If Mr. Schmidt exchanges in any case, his expected value does not change, since he also exchanges the amount of 1600 euros in particular, although in this case he cannot win anything. However, if Mr. Schmidt suspects that there is hardly more than 1000 euros in the envelope and therefore decides to exchange if and only if there is a maximum of 500 euros in the envelope, the probabilities change: After the exchange, Mr.
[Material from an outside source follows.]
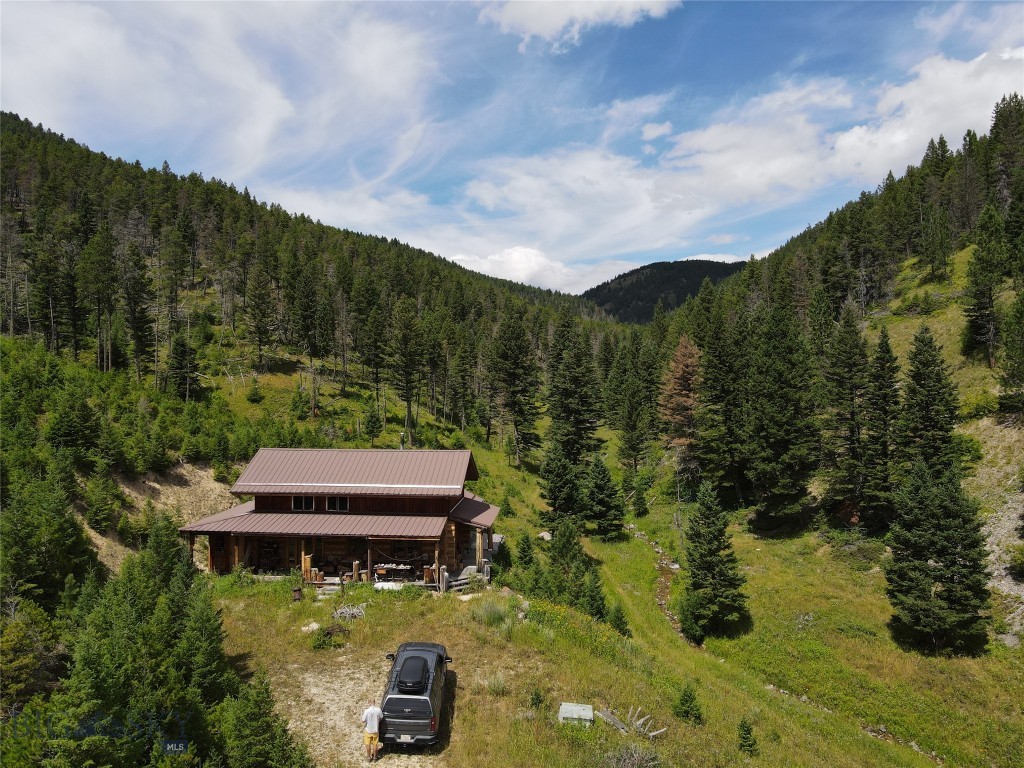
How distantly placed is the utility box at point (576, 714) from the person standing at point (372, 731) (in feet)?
18.3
Schmidt then still has with probability the amount of 25 euros in the envelope, also with probability each of the amounts 50, 100 or 200 euros, the amount of 400 euros however only with probability (since Mr. Schmidt no longer exchanges at 800 euros), but with probability the Amount of 800 euros and again with a probability of 1600 euros. The expected value of the money gift is now ${\ displaystyle {\ tfrac {1} {12}}}$${\ displaystyle {\ tfrac {2} {12}}}$${\ displaystyle {\ tfrac {1} {12}}}$${\ displaystyle {\ tfrac {3} {12}}}$${\ displaystyle {\ tfrac {1} {12}}}$

${\ displaystyle {\ frac {1} {12}} \ left (25 + 2 \ cdot 50 + 2 \ cdot 100 + 2 \ cdot 200 + 1 \ cdot 400 + 3 \ cdot 800 + 1600 \ right) = 427 { ,} 08 {\ text {Euro.}}}$

If Mr. Schmidt assesses the situation better and decides not to swap until 1000 euros or more, he can even increase the expected value to 460.62 euros; but if it becomes too greedy and exchanges up to 2000 euros, for example, it falls back to the initial value of 393.75 euros.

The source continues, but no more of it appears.